WORKING DATA:

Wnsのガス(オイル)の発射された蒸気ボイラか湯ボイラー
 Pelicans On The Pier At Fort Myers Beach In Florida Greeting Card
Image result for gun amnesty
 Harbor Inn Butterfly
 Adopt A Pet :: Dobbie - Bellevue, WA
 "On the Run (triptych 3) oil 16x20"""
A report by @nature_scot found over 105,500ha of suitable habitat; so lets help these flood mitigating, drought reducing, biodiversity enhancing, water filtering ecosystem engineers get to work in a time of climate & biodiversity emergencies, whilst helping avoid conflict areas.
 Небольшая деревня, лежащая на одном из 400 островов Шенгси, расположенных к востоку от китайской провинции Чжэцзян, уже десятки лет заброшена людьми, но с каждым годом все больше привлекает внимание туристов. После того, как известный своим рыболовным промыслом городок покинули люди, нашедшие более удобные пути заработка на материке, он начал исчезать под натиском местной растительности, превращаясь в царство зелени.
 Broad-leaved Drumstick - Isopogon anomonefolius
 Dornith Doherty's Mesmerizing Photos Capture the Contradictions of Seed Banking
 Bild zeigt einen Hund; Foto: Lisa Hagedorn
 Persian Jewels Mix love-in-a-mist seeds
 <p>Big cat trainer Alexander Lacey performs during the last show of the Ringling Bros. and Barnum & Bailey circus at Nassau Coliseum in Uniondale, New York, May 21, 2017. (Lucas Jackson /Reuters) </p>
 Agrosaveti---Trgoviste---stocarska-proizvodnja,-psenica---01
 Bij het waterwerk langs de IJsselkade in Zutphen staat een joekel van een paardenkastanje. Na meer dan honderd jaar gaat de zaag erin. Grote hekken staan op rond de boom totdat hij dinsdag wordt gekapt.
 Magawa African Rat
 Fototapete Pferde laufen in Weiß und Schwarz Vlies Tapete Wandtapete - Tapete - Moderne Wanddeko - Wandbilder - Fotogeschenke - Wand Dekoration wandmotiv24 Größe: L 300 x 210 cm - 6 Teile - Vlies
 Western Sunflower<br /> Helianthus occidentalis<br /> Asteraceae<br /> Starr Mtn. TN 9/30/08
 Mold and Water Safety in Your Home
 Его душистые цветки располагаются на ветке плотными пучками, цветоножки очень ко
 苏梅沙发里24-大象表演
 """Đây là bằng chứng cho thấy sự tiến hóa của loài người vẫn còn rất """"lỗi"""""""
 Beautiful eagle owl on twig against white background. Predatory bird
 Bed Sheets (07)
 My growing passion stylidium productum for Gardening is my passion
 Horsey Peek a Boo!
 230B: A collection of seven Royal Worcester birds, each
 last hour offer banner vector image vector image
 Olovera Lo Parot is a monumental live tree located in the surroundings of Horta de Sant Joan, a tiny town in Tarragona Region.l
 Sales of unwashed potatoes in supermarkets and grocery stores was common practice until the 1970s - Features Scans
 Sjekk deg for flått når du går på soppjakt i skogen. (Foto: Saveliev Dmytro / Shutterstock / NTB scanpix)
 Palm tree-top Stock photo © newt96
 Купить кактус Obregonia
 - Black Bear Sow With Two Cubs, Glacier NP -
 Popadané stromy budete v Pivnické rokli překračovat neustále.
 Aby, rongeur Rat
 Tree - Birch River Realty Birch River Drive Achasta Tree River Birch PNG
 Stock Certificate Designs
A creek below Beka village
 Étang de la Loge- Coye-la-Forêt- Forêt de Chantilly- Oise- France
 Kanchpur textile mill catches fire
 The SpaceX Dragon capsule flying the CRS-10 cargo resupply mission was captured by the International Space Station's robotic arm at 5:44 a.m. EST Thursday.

WHAT YOU WILL DO:
What lines of the material above contain "last"? Return each of them.

WRITTEN SOLUTION:
 <p>Big cat trainer Alexander Lacey performs during the last show of the Ringling Bros. and Barnum & Bailey circus at Nassau Coliseum in Uniondale, New York, May 21, 2017. (Lucas Jackson /Reuters) </p>
 last hour offer banner vector image vector image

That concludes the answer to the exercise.